Re: sendmail Broken Pipe Error

From: Willy Offermans <Willy_at_Offermans.Rompen.nl>
Date: Fri, 28 Mar 2014 12:11:06 +0100
Hello John-Mark and FreeBSD friends,

On Thu, Mar 27, 2014 at 08:27:01PM -0700, John-Mark Gurney wrote:
> Willy Offermans wrote this message on Thu, Mar 27, 2014 at 15:46 +0100:
> > Hello John-Mark and FreeBSD friends,
> > 
> > On Wed, Mar 26, 2014 at 04:04:27PM -0700, John-Mark Gurney wrote:
> > > Willy Offermans wrote this message on Wed, Mar 26, 2014 at 18:22 +0100:
> > > > Hello John-Mark and FreeBSD friends,
> > > > 
> > > > On Wed, Mar 26, 2014 at 09:20:35AM -0700, John-Mark Gurney wrote:
> > > > > Willy Offermans wrote this message on Wed, Mar 26, 2014 at 12:17 +0100:
> > > > > > On Tue, Mar 25, 2014 at 09:43:16AM -0700, John-Mark Gurney wrote:
> > > > > > > Willy Offermans wrote this message on Tue, Mar 25, 2014 at 11:39 +0100:
> > > > > > > > I'm not an expert in tcpdump. Can anyone make sense out of the messages?
> > > > > > > 
> > > > > > > If you dumped the contents, using -s 0 -X, and look at that last packet
> > > > > > > you should see 0d 0a 2e 0d 0a at the end..  which is CR/LF/./CR/LF.. If
> > > > > > > you don't see that, then for some reason sendmail/FreeBSD isn't telling
> > > > > > > the server that it's done sending which would prevent the receiving
> > > > > > > side from ack'ing the email causing the timeout...
> > > > > > 
> > > > > > I followed your suggestions. However I'm not able to distinguish the last
> > > > > > packet. Is there a way to find this with help of the Flags? The following
> > > > > > is the output of tcpdump -r /root/tmp/tcpdump -X | grep Flags
> > > > > > 
> > > > > > 11:57:56.539788 IP MyServer.com.41115 > Smarthost.com.smtp: Flags [S], seq 1001452351, win 65535, options [mss 1448,nop,wscale 6,sackOK,TS val 407239960 ecr 0], length 0
> > > > > > 11:57:56.555262 IP Smarthost.com.smtp > MyServer.com.41115: Flags [S.], seq 1277075046, ack 1001452352, win 8192, options [mss 1452], length 0
> > > > > 
> > > > > It should look something like:
> > > > > 09:18:34.723280 IP jmgmac.funkthat.com.64724 > h2.funkthat.com.ssh: Flags [.], ack 177, win 33280, options [nop,nop,TS val 1854905469 ecr 3482476972], length 0
> > > > >         0x0000:  4510 0034 d7ac 4000 4006 e1af c0a8 0003  E..4.._at_._at_.......

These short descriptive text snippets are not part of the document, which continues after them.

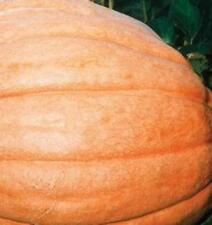 Pumpkin - Dills Atlantic Giant - 20 Seeds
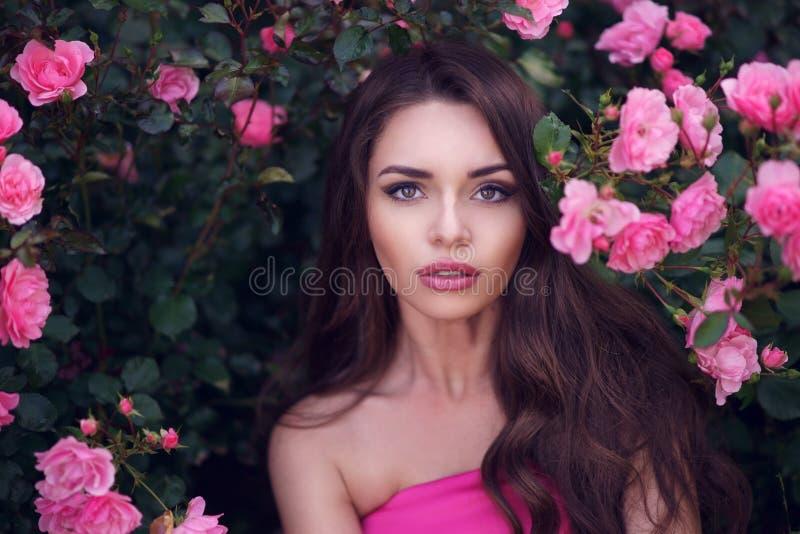 Романтичный портрет красоты женщины в розовых розах стоковое фото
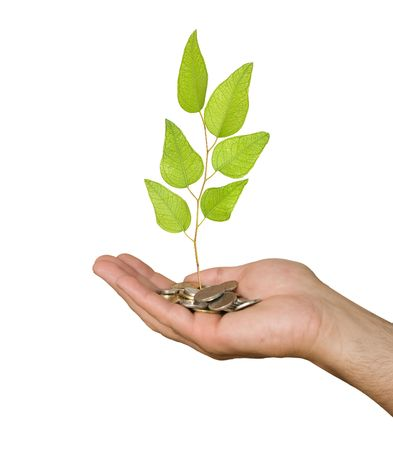 Palm with a tree growng from pile of coins Stock Photo - 6641115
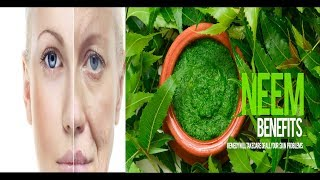 Neem Anti Aging Cream - Urdu/Hindi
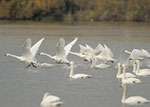 コハクチョウ 各地の河川湖沼に多数が飛来する。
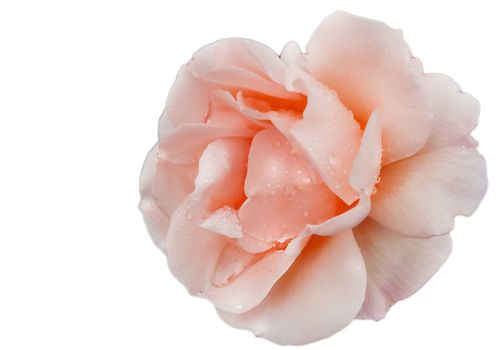 Close up of a single flower of a delicate pink rose on a white background isolated by clipping.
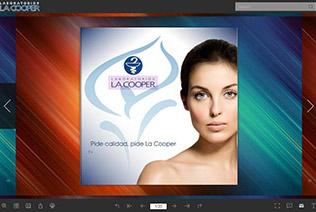 Flip PDF Pro DemoBook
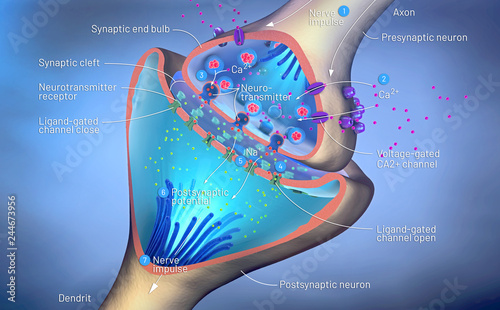Fotografie, Tablou  3d illustration of the scientific function of a synapse or neuronal connection w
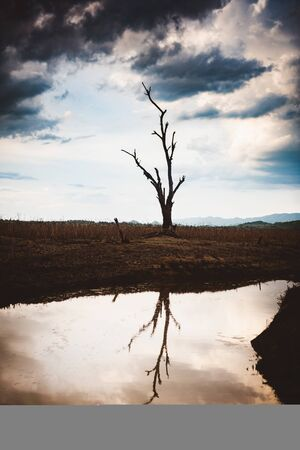 The water in canal is drying and tree is standing dead, Water crisis and Climate change or drought concept.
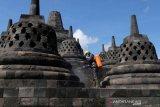 Candi Borobudur disemprot disinfektan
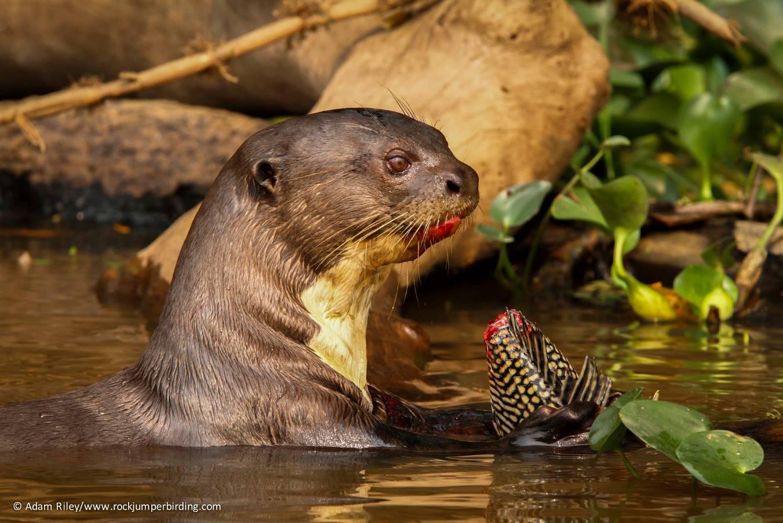 brazil wildlife tours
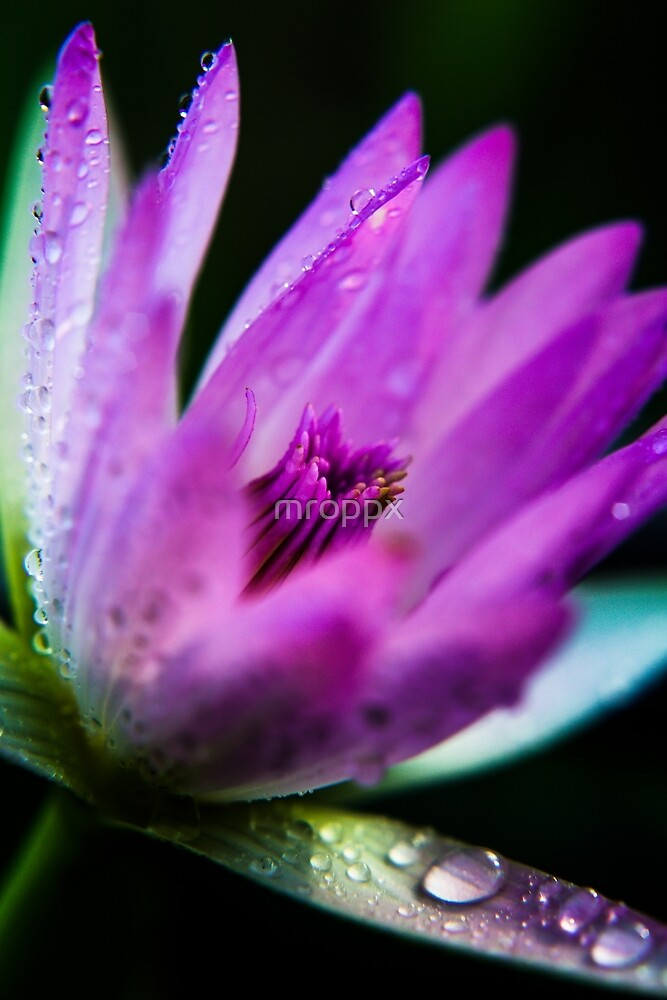 Water Lily by mroppx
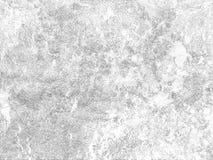 Πολλά κόκκινα μικρά μούρα σε έναν κλάδο με τα φύλλα ενάντια στο μπλε ουρανό στοκ φωτογραφία με δικαίωμα ελεύθερης χρήσης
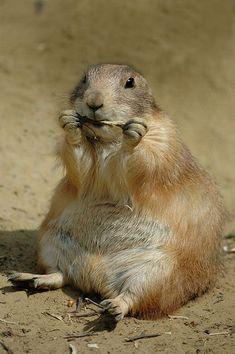 Prairie dog...chubby and cute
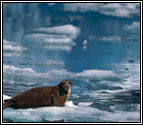 an image of a large seal on an ice floe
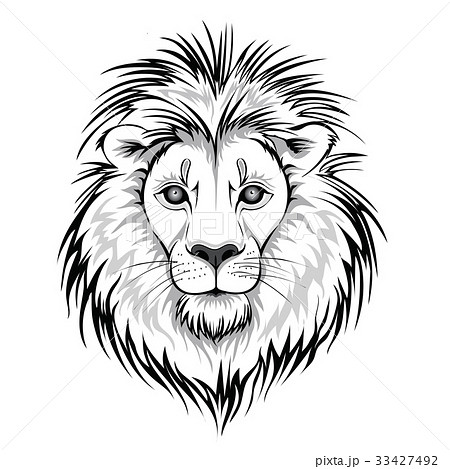 Lion head logo. Vector illustration, isolated on 33427492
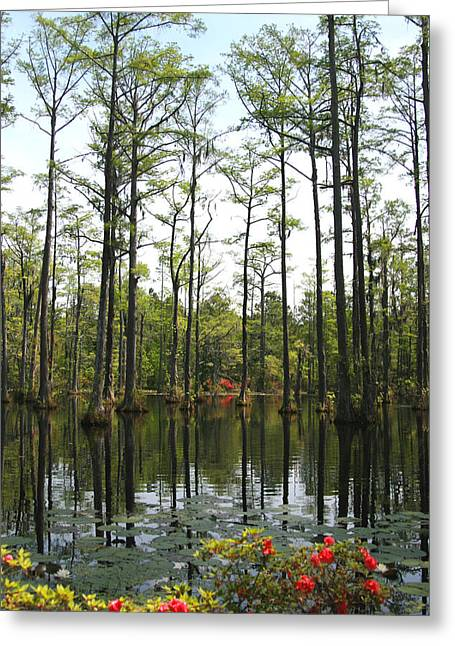Tree Roots Greeting Cards - Sweet Southern Swamps Greeting Card by Marlana Holsten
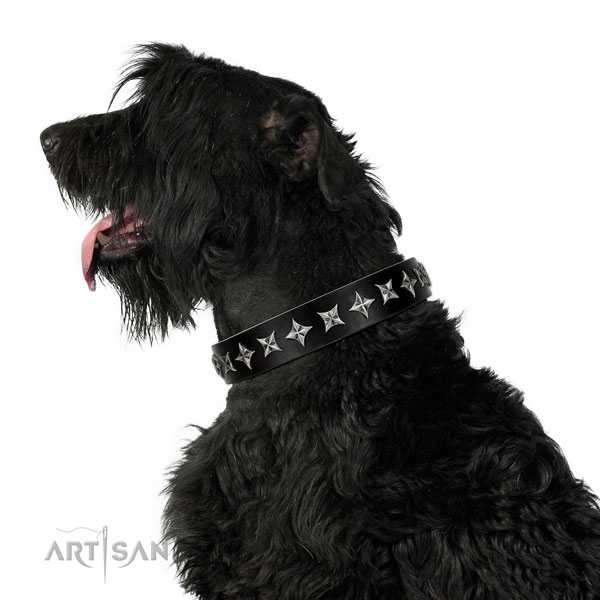 Comfortable wearing adorned dog collar of reliable genuine leather
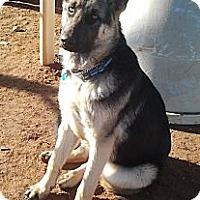Adopt A Pet :: Stryker - Victorville, CA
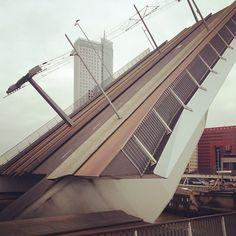 The bridge is open #diagonal #cityscapes #rotterdam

> > > > >         0x0010:  c0a8 0004 fcd4 0016 7e48 238e d872 43dc  ........~H#..rC.
> > > > >         0x0020:  8010 8200 7c08 0000 0101 080a 6e8f 9c7d  ....|.......n..}
> > > > >         0x0030:  cf92 61ac                                ..a.
> > > > > 
> > > > > Notice the hex output...  I didn't see any of that in your output...
> > > > > The last packet I was talking about is the last one that had length
> > > > > 1448 that your server sent...
> > > > 
> > > > I sent two e-mails consecutively: the first without an attachment, the
> > > > second with attachment. I dumped tcp of the NIC for port smtp. I got the
> > > > following:
> > > > 
> > > > 
> > > > 12:20:55.988622 IP MyServer.com.37191 > Smarthost.com.smtp: Flags [P.], seq 18943:19104, ack 412, win 65535, length 161
> > > >         0x0000:  4500 00c9 eebd 4000 4006 0000 c0a8 0004  E....._at_._at_.......
> > > >         0x0010:  d54b 3f0d 9147 0019 4ea0 36dd 15a7 38a0  .K?..G..N.6...8.
> > > >         0x0020:  5018 ffff 4481 0000 2020 2020 2020 2020  P...D...........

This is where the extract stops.